Problem Scenario 1 : You have been given MySQL DB with following details. user=root password=root database=retail_db table=retail_db.categories jdbc URL = jdbc:mysql://quickstart:3306/retail_db Please accomplish following activities.


1. Connect MySQL DB and check the content of the tables.
2. Copy "retail_db.categories" table to hdfs, without specifying directory name.
3. Copy "retail_db.categories" table to hdfs, in a directory name "categories_target".
4. Copy "retail_db.categories" table to hdfs, in a warehouse directory name "categories_warehouse".


Solution : 
Step 1 : Connecting to existing MySQL Database
mysql --user=root --password=root retail_db

Step 2 : Show all the available tables
show tables;

Step 3 : View/Count data from a table in MySQL
select count(1) from categories;

Step 4 : Check the currently available data in HDFS directory
hdfs dfs -ls

Step 5 : Import Single table (Without specifying directory).
sqoop import --connect jdbc:mysql://quickstart:3306/retail_db --username=root --password=root -table=categories 
Note : Please check you dont have space between before or after '=' sign.

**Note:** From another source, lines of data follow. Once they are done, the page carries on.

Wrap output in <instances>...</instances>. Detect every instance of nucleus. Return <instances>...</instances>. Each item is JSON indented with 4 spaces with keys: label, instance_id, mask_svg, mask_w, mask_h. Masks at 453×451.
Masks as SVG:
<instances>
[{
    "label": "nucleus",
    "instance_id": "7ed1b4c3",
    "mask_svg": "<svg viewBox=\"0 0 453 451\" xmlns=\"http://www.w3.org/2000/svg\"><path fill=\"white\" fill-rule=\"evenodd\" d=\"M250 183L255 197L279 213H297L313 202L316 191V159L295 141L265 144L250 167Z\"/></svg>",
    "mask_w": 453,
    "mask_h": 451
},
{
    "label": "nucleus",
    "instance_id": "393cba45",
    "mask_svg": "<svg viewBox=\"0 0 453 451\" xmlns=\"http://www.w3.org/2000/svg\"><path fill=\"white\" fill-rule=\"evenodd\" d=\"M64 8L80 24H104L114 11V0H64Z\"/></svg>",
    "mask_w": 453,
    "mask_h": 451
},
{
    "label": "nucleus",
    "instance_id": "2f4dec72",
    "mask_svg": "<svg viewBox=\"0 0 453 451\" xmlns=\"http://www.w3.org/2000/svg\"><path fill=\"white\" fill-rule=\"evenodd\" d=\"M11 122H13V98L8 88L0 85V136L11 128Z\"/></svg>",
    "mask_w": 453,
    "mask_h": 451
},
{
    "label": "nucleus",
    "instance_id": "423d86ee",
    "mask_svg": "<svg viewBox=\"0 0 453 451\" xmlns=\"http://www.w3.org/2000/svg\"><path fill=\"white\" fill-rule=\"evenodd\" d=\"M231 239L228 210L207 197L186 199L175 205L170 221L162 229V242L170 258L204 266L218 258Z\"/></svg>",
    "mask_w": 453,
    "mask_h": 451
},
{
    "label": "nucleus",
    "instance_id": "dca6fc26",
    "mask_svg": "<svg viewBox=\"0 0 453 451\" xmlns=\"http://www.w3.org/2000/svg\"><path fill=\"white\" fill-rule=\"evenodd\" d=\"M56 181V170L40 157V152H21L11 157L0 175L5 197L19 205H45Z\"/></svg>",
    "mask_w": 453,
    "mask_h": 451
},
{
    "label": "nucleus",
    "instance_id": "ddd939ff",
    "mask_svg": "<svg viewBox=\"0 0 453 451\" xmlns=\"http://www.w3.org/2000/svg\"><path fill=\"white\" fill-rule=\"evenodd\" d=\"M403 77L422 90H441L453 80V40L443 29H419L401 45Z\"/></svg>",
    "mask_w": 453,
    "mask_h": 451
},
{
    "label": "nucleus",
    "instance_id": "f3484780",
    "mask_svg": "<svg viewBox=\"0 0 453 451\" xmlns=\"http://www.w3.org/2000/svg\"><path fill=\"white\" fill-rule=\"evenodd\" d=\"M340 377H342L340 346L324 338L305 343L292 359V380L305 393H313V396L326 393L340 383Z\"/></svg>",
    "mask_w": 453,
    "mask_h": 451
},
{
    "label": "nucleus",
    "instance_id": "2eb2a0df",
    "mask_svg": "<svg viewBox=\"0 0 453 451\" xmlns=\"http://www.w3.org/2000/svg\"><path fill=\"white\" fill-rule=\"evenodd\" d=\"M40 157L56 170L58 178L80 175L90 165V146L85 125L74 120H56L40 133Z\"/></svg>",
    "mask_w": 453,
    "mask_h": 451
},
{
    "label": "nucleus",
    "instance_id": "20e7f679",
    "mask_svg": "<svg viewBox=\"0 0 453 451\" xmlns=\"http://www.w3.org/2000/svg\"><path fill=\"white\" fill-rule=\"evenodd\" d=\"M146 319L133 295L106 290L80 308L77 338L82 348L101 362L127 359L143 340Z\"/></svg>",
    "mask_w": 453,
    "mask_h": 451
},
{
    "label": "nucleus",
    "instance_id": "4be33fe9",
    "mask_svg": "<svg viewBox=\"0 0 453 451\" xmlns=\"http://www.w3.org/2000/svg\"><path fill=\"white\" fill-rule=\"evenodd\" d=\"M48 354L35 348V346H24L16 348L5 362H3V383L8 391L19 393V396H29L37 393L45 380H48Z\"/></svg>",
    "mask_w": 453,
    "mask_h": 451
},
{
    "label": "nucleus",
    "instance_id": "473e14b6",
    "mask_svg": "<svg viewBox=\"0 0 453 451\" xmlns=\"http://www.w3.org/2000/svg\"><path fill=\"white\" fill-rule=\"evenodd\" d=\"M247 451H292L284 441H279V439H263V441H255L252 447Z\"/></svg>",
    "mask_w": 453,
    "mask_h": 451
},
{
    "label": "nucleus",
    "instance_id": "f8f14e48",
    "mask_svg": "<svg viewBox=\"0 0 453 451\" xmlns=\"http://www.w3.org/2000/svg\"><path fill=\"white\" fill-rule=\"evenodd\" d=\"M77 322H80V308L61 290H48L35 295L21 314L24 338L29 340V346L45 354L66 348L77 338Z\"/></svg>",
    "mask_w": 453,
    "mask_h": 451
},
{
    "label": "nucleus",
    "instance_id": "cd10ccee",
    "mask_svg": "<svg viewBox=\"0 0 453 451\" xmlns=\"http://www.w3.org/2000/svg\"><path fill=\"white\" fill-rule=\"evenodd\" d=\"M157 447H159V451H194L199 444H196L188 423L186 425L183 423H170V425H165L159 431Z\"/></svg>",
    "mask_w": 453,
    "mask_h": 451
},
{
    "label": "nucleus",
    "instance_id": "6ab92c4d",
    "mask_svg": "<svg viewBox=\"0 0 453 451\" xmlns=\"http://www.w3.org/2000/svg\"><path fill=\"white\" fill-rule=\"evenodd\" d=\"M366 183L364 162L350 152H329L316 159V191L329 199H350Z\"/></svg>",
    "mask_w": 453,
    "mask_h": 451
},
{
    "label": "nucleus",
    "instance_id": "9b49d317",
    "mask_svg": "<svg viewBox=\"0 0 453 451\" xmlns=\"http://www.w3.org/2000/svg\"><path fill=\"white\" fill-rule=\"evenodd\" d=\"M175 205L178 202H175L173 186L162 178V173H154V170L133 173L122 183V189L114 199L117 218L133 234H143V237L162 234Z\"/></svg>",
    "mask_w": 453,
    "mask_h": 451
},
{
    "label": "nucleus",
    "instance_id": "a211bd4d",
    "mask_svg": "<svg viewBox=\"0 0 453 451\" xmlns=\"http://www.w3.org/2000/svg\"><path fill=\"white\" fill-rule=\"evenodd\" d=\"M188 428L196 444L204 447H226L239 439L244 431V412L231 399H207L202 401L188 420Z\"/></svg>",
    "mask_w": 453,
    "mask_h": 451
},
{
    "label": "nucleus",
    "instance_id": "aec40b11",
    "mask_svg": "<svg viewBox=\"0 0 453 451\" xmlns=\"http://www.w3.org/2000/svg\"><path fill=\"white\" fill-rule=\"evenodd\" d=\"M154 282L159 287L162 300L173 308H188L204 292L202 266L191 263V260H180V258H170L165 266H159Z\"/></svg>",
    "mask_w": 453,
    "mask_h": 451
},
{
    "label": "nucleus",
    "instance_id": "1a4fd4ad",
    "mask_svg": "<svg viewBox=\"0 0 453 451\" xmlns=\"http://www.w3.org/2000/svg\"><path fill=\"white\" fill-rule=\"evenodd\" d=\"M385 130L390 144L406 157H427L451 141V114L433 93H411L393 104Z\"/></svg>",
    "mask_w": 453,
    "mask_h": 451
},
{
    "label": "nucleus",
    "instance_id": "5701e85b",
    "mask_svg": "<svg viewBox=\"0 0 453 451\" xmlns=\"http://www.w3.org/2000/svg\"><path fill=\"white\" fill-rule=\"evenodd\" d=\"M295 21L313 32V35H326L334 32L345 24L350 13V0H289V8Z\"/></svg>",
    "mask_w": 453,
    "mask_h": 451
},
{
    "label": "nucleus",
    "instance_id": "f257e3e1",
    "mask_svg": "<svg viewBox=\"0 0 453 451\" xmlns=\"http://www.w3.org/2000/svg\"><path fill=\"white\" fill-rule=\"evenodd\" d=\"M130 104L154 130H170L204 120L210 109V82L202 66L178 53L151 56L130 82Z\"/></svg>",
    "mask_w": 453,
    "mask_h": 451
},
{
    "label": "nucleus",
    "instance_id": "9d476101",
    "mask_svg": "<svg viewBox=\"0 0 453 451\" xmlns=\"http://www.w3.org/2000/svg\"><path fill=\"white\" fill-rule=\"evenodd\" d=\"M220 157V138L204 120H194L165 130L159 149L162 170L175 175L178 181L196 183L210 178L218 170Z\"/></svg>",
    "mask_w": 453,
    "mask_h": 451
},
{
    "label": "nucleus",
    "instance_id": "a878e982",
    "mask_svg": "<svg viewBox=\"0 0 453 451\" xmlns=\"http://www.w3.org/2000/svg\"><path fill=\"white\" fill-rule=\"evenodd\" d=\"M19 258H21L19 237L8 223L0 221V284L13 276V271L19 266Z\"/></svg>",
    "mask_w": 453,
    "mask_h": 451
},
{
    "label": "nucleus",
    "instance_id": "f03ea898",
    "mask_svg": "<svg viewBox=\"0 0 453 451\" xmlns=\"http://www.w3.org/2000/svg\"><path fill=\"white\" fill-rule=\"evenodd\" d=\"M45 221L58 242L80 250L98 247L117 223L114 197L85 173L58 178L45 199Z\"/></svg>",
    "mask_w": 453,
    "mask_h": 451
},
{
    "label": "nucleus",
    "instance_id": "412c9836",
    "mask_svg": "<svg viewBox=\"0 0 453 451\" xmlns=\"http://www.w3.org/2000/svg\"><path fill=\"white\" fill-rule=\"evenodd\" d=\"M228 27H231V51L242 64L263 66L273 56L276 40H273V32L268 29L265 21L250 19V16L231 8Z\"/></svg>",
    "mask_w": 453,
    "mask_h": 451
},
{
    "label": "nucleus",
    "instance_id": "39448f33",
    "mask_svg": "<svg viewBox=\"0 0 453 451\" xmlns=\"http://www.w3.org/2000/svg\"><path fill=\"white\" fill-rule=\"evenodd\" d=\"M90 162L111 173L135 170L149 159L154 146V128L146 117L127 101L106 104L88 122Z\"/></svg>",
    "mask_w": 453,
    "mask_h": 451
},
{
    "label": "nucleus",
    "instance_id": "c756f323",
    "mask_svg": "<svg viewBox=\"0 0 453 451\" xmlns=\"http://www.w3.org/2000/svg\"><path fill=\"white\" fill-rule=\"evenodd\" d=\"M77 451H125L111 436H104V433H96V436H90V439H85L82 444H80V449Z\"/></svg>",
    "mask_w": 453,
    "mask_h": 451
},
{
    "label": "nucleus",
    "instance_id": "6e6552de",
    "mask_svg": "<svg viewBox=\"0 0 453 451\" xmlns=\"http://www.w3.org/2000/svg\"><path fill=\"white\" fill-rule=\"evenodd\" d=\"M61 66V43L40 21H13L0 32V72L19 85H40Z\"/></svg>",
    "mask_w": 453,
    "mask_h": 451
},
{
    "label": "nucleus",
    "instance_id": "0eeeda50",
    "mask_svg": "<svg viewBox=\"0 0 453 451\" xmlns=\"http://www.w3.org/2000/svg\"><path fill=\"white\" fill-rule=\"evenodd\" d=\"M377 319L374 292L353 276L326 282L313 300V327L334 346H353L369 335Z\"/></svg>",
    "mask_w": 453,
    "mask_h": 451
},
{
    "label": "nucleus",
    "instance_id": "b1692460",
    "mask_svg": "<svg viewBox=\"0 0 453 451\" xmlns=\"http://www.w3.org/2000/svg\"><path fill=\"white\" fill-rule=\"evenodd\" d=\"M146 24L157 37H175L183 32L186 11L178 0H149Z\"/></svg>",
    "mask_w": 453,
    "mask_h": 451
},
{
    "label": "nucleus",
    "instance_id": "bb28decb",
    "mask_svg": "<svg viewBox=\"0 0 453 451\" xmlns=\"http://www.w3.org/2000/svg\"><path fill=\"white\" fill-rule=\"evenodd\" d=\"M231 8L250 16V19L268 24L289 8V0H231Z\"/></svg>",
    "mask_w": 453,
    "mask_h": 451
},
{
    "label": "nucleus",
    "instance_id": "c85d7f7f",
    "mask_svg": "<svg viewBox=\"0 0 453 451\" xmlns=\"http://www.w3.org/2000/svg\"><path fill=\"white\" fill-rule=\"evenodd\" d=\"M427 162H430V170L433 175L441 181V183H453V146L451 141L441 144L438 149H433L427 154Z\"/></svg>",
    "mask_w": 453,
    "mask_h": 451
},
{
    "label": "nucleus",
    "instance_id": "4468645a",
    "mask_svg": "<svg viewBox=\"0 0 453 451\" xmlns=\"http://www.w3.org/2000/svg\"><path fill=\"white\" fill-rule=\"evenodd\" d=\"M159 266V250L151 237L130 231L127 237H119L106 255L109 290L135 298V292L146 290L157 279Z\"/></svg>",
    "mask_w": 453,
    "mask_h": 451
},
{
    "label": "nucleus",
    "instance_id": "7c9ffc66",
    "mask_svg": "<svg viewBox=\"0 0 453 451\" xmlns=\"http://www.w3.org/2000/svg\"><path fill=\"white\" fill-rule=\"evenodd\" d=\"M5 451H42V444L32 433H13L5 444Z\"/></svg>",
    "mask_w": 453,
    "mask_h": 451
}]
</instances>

Sqoop uses the MapReduce framework to copy data from RDBMS to hdfs

Step 6 : Read the data from one of the partition, created using above command.
hdfs dfs -cat categories/part-m-00000

Step 7 : Specifying target directory in import command (We are using number of mappers =1, you can change accordingly)
sqoop import --connect jdbc:mysql://quickstart:3306/retail_db --username=root --password=root --table=categories --target-dir=categories_target --m 1

Step 8 : Check the content in one of the partition file.
hdfs dfs -cat categories_target/part-m-00000

Step 9 : Specifying parent directory so that you can copy more than one table in a specified target directory. Command to specify warehouse directory
sqoop import --connect jdbc:mysql://quickstart:3306/retail_db --username=root --password=root --table=categories --warehouse-dir=categories_warehouse --m 1

Step 10 : See the content in one of the file (partition)
hdfs dfs -cat categories_warehouse/categories/part-m-00000